Während es in den USA etwa das Holocaust-Gedenkmuseum in Washington gebe oder in den Niederlanden das Anne-Frank-Haus hätte Österreich zwar viele gute Experten, aber keine zentrale Institution, erläuterte Lessing in Washington am Rande eines Treffens einer internationalen Task-Force im US-Außenministerium zur Bekämpfung von Antisemitismus.

Aufarbeitung

In den ehemaligen NS-Konzentrationslagern Mauthausen und Ebensee werde in Gedenkstätten bereits viel Information geleistet. Für die wissenschaftliche Aufarbeitung, Dokumentation und als Sammelpunkt für die vielfältigen Projekte gebe es jedoch keine Anlaufstelle, meint Lessing. Der Nationalfonds selber beschäftige sich neben den Entschädigungsfragen auch mit Projekten zur Information über den Holocaust.

Im Rahmen der Task Force werden nun von Österreich mit der Ukraine Projekte entwickelt, um dort die Bildungssituation über den Holocaust zu verbessern, etwa durch Lehrerseminare und Filmprojekte. Auch der Gedenkdienst, bei dem Österreicher im Ausland in Holocaust-Gedenkstätten arbeiten, sei ein wichtiger Beitrag, lobt Lessing: "Die Gedenkdiener sind die besten Botschafter Österreichs".

Keine Bewegung

In der Frage der Entschädigungen für Opfer des Nationalsozialismus sieht Lessing weiterhin keine Bewegung. Zwei Sammelklagen gegen die Republik Österreich sind noch vor amerikanischen Gerichten offen, die von den Anwälten Jay Fialkoff und Herbert Fenster vertreten werden. Die Blockade werde nun auch durch den Fall der von Maria Altmann zurückgeforderten Klimt-Bilder, in dem das US-Höchstgericht über die Zuständigkeit der US-Gerichtsbarkeit entscheiden soll, weiter anhalten, erwartet Lessing.

Bis Juni 2004 rechnet sie daher überhaupt nicht mit positiven Entwicklungen. Die Ursache für die Blockade trotz der Bemühungen vieler Seiten um eine Entschädigungsregelung kann Lessing nicht nennen: "Ich weiß auch nicht, wo es schief gegangen ist". Der ehemalige Vermittler US-Staatssekretär Stuart Eizenstat, den sie in Washington getroffen hatte, sei ebenfalls frustriert.

Bevor nicht "Rechtssicherheit" eingetreten ist, zahlt die Republik Österreich die im Washingtoner Abkommen vereinbarten Gelder für die NS-Entschädigung nicht aus. Rund 18.000 bis 19.000 Anträge wurden bis zum Ablauf der um sechs Monate verlängerten Antragsfrist am 28. November eingebracht, die Prüfung des Restitutionslage und der Erbberechtigungen der Antragssteller durch die Mitarbeiter des Nationalfonds schreitet voran.

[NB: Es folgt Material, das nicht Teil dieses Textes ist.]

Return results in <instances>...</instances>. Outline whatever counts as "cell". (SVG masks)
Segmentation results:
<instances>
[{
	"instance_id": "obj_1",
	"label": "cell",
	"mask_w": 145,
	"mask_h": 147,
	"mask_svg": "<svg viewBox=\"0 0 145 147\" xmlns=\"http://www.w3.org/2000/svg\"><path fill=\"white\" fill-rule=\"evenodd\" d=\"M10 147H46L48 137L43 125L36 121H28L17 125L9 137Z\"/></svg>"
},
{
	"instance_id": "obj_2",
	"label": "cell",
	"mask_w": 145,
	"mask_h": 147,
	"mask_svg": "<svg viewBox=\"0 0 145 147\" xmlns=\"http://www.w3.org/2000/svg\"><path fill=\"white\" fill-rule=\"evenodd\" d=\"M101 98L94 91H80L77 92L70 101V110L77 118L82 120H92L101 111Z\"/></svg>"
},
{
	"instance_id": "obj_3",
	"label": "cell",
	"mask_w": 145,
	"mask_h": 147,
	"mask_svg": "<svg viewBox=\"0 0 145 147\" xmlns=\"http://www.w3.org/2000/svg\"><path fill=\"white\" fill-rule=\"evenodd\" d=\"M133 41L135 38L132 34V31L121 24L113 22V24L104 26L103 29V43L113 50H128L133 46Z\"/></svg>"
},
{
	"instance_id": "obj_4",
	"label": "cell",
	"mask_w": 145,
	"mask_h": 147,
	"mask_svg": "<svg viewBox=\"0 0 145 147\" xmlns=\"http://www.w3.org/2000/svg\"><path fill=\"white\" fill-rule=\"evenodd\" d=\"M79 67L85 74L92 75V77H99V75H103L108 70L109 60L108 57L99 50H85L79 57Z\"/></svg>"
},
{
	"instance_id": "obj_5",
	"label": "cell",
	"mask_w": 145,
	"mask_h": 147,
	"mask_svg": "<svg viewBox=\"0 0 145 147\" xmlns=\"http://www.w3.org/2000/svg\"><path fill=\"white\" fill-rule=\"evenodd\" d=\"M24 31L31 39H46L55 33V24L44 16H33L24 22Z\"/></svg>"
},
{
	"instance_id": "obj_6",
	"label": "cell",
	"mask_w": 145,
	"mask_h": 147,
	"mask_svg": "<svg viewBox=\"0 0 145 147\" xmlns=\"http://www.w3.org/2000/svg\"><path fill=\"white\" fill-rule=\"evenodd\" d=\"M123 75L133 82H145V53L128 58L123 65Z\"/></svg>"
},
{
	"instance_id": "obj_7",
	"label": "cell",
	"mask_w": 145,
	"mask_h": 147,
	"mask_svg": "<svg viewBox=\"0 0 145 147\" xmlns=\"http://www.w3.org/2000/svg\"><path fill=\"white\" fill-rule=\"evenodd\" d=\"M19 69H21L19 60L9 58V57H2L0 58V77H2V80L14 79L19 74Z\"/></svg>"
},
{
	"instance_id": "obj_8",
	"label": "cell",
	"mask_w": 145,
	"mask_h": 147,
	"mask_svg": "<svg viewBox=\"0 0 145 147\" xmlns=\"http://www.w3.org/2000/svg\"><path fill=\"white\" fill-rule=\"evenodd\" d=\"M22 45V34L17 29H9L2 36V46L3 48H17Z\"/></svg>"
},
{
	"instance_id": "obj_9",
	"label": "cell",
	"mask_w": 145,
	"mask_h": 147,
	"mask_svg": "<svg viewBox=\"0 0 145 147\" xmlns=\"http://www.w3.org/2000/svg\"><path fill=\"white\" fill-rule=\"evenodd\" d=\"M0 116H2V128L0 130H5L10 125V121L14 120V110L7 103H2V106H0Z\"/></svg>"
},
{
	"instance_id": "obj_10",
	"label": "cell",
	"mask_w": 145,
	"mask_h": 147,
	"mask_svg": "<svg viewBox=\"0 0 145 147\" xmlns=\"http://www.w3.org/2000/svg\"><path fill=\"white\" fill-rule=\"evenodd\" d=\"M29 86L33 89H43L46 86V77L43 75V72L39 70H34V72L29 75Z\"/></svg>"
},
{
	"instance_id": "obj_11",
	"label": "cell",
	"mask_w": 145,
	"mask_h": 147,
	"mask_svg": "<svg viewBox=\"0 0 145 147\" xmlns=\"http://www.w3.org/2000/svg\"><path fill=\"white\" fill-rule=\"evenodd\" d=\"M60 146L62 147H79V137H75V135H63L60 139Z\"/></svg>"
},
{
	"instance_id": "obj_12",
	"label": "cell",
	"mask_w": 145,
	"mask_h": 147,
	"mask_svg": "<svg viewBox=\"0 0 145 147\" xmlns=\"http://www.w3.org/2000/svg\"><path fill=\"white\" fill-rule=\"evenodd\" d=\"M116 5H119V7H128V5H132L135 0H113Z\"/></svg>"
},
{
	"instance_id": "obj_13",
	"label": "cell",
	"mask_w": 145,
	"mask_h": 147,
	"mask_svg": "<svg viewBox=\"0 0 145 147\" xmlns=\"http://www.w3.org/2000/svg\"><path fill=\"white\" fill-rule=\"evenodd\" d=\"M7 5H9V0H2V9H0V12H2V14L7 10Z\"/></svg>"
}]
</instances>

Das Geld für die Entschädigungen, rund 150 Millionen Dollar, sei bisher nicht beim Nationalfonds eingezahlt, daher fallen während der Verzögerung auch keine Zinsen an, erläutert die Generalsekretärin. Am meisten bedauert sie dass durch die Blockade viele der hoch betagten Antragssteller sterben, ohne eine Entschädigung zu bekommen. (APA)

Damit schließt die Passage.